#### CONSIGNE A:
Reformulez sous forme de liste le paragraphe du texte sur les DRM et les logiciels libres qui commence par « Rappelons qu'une licence », en gardant ses faits principaux.
#### CONSIGNE B:
Prolongez le texte sur les DRM et les logiciels libres en reprenant après sa dernière phrase.

#### TEXTE FOURNI:
------------------------------------------------
AB - A votre avis, DRM, peer-to-peer et logiciels libres sont-ils incompatibles ?

FC - DRM s'entendait à l'origine comme "gestion des droits numériques", mais aujourd'hui, ce terme définit surtout un dispositif de contrôle des usages de l'utilisateur. Ainsi, le projet de loi DADVSI parle de "mesures techniques de protection" (MTP).

Rappelons qu'une licence de logiciel libre donne tout contrôle à l'utilisateur sur son logiciel. Elle lui permet de l'utiliser, de l'étudier, de le modifier pour ses besoins et de le redistribuer. Or, les DRM reposent sur le secret, secret qui doit permettre le contrôle du système de l'utilisateur. À l'inverse, les logiciels libres, reposant sur l'ouverture et la transparence, empêchent le contrôle du système de l'utilisateur.
------------------------------------------------
#### DONNÉES COLLECTÉES:

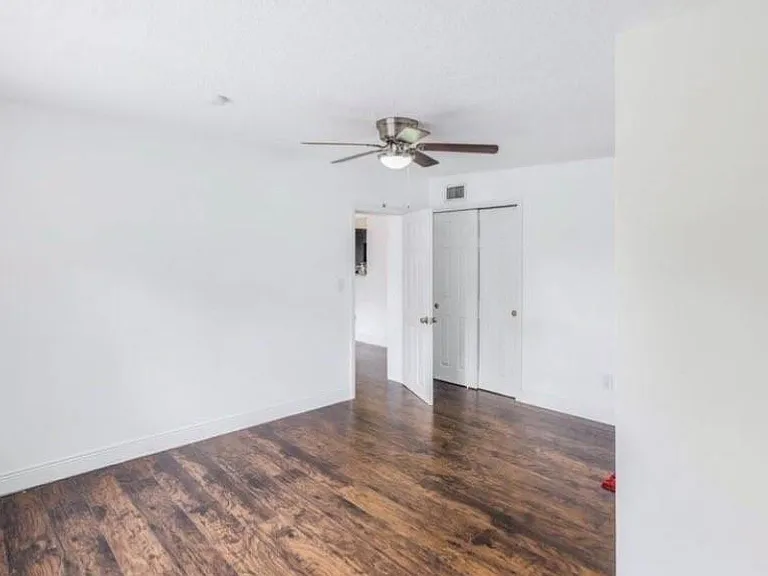 1625 Queensway Rd — Photo 9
------------------------------------------------
#### RÉPONSE A:
- Une licence de logiciel libre donne à l'utilisateur tout contrôle sur son logiciel : il peut l'utiliser, l'étudier, le modifier pour ses besoins et le redistribuer.
- Les DRM reposent sur le secret, qui doit permettre de contrôler le système de l'utilisateur.
- Les logiciels libres, fondés sur l'ouverture et la transparence, empêchent ce contrôle.

#### RÉPONSE B:
Un DRM, en logiciel libre, serait un logiciel de contrôle des actes de l'utilisateur qui lui donne également la permission pratique et légale de s'affranchir de ce contrôle, cela n'aurait aucun sens.

Concernant le P2P, rappelons juste que les logiciels de P2P sont des outils permettant d'échanger des données de "pair à pair" ou "d'égal à égal". Il existe des logiciels de P2P libres et d'autres propriétaires.

AB - Quelle sera la marge de manœuvre des éditeurs de logiciels si le projet "droit d'auteur et droits voisins dans la société de l'information" fait loi et transpose ainsi la directive européenne sur le copyright (EUCD) ?

FC - Le projet de loi crée une responsabilité disproportionnée du fait d'autrui en rendant les éditeurs de logiciels d'échanges de fichiers numériques responsables des actes de leurs utilisateurs.

Le projet de loi DADVSI, notamment les amendements dits "Vivendi Universal", menace la compétitivité des entreprises françaises et porte clairement atteinte aux principes de neutralité de la technique et de responsabilité individuelle.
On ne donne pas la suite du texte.